Consumers' perceptions of the brand are positively shaped by its distinctive and distinctively

unique logo. Although the brand has experienced numerous changes, its core has stayed constant,

which also acts as a potent differentiator. The organization also provides a wide range of flavors

to meet the diverse palate requirements of customers. It uses innovation as a tool to offer

differentiated augmented services that may delight the customers and increase their preference of

Convenience store over other brands.

3. Focus Strategies

Focus is the third generic competitive strategy that encourages companies to concentrate their

resources on expanding the narrowly targeted segments. When companies adopt the focus

strategy, they serve market segments and base their competitive advantage on niche marketing.

 How Convenience store uses focus strategy?

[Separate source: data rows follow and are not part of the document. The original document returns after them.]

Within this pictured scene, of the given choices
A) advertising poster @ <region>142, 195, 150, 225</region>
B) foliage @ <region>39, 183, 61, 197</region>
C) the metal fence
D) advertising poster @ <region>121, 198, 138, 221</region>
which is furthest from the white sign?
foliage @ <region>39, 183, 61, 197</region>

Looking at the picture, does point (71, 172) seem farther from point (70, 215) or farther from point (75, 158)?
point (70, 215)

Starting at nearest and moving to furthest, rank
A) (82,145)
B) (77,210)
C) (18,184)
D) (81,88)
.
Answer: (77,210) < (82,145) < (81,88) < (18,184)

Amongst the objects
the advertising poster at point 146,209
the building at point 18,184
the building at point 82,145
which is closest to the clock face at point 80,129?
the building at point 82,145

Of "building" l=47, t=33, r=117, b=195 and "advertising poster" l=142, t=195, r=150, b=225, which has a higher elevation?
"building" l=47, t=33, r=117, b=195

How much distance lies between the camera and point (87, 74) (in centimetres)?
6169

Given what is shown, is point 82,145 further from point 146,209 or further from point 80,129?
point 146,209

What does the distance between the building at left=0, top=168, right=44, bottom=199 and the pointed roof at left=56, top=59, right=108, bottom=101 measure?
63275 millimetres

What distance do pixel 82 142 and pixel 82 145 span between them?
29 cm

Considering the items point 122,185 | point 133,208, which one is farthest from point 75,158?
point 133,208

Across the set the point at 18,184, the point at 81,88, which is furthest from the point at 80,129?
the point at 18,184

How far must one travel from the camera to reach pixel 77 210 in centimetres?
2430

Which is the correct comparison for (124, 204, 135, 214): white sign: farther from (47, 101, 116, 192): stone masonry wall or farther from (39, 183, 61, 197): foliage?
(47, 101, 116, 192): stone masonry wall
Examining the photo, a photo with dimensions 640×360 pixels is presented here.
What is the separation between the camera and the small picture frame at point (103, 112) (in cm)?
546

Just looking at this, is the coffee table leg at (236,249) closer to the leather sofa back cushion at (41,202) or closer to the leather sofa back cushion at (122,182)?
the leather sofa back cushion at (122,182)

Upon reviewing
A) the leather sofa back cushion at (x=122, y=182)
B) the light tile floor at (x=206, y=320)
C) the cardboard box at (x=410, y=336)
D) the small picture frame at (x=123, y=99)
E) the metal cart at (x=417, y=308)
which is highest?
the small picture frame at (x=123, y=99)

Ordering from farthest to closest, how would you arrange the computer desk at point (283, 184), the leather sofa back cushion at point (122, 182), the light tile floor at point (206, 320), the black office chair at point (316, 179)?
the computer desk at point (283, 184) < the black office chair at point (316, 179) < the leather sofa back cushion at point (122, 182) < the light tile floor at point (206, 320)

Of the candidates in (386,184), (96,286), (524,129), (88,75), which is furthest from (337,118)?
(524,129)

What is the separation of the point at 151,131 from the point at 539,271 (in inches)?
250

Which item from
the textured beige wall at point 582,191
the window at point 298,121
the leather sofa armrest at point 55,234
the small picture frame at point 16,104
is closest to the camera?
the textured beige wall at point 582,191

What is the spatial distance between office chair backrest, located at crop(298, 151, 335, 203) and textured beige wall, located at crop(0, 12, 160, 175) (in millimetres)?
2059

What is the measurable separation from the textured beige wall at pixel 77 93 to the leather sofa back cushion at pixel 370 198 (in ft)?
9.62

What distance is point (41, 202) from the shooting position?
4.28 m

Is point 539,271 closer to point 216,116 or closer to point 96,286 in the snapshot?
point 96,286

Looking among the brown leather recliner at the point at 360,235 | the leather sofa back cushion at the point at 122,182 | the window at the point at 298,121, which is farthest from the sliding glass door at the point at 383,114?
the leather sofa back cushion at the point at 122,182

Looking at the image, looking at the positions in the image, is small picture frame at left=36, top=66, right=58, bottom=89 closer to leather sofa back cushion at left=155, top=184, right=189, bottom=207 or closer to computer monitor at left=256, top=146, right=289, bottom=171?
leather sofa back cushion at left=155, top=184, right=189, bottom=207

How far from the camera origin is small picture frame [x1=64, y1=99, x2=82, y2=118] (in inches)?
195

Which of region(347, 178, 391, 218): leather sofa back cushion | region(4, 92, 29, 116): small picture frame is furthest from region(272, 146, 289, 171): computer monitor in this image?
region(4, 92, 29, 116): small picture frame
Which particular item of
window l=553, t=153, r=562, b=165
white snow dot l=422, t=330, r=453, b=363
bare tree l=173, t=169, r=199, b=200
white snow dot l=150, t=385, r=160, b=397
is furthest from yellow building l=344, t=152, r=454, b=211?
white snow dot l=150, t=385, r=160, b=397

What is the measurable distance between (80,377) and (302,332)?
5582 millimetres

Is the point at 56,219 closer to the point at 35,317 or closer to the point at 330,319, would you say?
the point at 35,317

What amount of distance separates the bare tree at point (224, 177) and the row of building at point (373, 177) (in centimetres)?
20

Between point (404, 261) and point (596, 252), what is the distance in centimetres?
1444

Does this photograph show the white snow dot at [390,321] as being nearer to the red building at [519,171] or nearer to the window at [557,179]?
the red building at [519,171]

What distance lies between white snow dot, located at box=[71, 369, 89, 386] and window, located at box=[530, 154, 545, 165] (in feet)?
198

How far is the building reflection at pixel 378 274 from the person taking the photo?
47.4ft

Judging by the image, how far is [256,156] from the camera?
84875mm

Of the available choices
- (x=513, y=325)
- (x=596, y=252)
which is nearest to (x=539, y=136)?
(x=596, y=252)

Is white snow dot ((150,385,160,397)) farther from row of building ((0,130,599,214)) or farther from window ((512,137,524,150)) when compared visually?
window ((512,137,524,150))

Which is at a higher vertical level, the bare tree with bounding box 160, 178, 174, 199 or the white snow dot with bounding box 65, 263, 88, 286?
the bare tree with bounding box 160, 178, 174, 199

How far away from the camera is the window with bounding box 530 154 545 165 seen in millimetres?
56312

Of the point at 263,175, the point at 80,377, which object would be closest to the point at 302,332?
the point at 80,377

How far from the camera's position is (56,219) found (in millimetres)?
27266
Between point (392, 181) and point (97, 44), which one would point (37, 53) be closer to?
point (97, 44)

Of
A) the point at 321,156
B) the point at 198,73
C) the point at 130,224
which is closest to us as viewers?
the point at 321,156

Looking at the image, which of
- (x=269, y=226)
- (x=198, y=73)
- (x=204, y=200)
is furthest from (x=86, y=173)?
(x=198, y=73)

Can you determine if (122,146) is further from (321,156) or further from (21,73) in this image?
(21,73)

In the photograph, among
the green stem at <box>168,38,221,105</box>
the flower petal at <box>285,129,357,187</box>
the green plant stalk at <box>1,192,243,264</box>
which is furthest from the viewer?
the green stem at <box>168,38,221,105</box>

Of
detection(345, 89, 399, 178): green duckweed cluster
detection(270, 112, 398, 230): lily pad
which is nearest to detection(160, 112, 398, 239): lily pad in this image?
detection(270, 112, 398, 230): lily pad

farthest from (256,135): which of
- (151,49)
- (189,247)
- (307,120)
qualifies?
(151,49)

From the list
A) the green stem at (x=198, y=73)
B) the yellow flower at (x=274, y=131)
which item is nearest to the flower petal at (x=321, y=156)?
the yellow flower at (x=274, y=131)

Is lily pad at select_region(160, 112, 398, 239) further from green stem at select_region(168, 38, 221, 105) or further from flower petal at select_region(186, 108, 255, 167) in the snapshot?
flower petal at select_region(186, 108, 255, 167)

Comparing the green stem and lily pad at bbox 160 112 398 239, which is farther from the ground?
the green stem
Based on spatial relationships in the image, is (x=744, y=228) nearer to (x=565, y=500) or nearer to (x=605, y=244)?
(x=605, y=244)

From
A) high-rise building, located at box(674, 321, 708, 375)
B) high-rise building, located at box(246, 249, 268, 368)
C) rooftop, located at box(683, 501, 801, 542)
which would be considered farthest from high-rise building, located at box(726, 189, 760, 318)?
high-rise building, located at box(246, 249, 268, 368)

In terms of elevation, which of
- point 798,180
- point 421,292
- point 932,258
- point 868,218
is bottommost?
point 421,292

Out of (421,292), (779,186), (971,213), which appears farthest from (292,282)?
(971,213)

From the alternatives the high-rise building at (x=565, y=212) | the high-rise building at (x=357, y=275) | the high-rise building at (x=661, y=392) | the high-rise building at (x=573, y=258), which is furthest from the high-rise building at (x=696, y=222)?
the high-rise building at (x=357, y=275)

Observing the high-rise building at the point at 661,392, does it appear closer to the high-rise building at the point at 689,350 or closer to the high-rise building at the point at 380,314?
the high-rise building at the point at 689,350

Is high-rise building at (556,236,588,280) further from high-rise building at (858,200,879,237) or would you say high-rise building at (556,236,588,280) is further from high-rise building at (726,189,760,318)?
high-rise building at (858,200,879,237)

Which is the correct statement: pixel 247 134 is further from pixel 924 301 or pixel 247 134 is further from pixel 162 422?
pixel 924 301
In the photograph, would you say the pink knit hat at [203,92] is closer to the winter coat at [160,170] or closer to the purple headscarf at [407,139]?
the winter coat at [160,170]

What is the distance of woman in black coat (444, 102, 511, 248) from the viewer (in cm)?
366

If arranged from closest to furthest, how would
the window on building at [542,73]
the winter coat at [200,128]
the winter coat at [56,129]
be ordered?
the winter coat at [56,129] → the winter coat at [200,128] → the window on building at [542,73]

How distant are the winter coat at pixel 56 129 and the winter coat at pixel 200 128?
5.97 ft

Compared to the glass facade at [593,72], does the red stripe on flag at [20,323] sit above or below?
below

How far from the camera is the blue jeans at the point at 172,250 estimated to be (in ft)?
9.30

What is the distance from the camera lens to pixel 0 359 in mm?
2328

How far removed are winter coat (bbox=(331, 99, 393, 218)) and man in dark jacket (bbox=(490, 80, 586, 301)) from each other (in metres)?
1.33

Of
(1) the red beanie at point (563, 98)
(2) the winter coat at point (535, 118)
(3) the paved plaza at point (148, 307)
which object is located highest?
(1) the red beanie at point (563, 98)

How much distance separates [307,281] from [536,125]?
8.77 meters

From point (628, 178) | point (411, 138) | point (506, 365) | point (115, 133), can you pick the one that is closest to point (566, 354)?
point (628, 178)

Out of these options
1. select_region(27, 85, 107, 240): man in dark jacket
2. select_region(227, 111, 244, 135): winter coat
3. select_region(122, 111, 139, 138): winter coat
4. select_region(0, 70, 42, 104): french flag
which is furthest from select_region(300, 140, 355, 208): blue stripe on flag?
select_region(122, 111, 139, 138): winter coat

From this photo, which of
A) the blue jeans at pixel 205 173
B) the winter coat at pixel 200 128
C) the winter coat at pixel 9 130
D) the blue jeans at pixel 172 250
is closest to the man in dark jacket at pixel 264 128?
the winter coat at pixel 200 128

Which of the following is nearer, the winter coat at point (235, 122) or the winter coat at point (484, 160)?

Convenience stores use the focus strategy to provide the highest value while also keeping costs

down. By meeting a particular market segment’s need at the most affordable cost, the low-cost
focus method is used. While the best value focus strategy emphasizes the flavor, size, and design

of the product that may most effectively meet the demands and requirements of the clients.

Convenience stores adjust their branding strategies and implement ongoing modifications to

product design and packaging by concentrating on product qualities to meet the psychological

expectations of their customers and maximize value for money.